• **Work to complete**:
Transcribe the rows below word for word, starting at the line containing "Given the choices" and continuing through the last of the rows.

• **Given records**:
****************************************
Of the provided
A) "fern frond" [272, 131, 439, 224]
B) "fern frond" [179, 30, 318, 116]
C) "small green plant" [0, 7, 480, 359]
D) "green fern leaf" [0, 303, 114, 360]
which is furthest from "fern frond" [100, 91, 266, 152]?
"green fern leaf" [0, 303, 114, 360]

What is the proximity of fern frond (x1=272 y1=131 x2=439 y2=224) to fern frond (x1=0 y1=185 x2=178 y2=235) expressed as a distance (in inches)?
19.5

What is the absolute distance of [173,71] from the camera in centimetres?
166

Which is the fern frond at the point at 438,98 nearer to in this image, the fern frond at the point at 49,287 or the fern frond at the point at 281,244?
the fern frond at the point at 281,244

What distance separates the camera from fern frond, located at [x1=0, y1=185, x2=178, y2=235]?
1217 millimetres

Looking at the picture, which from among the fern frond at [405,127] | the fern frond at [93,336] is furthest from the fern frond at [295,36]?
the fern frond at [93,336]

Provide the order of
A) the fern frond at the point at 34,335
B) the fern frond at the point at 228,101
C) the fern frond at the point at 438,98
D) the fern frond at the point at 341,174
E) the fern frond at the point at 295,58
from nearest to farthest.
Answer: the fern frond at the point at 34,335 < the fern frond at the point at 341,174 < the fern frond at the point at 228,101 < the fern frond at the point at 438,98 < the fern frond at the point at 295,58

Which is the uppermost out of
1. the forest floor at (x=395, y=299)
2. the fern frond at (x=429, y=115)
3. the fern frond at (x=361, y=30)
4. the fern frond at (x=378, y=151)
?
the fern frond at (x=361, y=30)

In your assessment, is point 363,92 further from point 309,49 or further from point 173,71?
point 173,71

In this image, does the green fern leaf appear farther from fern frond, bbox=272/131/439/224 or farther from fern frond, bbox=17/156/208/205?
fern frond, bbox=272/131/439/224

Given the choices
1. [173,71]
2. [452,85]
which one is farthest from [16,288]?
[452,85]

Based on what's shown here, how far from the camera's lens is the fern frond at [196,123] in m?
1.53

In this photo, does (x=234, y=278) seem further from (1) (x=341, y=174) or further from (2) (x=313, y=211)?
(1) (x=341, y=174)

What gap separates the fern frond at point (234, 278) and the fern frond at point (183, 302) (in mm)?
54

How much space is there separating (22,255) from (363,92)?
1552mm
****************************************
• **Answer to this exercise**:
Given the choices
1. [173,71]
2. [452,85]
which one is farthest from [16,288]?
[452,85]

Based on what's shown here, how far from the camera's lens is the fern frond at [196,123] in m?
1.53

In this photo, does (x=234, y=278) seem further from (1) (x=341, y=174) or further from (2) (x=313, y=211)?
(1) (x=341, y=174)

What gap separates the fern frond at point (234, 278) and the fern frond at point (183, 302) (in mm)?
54

How much space is there separating (22,255) from (363,92)?
1552mm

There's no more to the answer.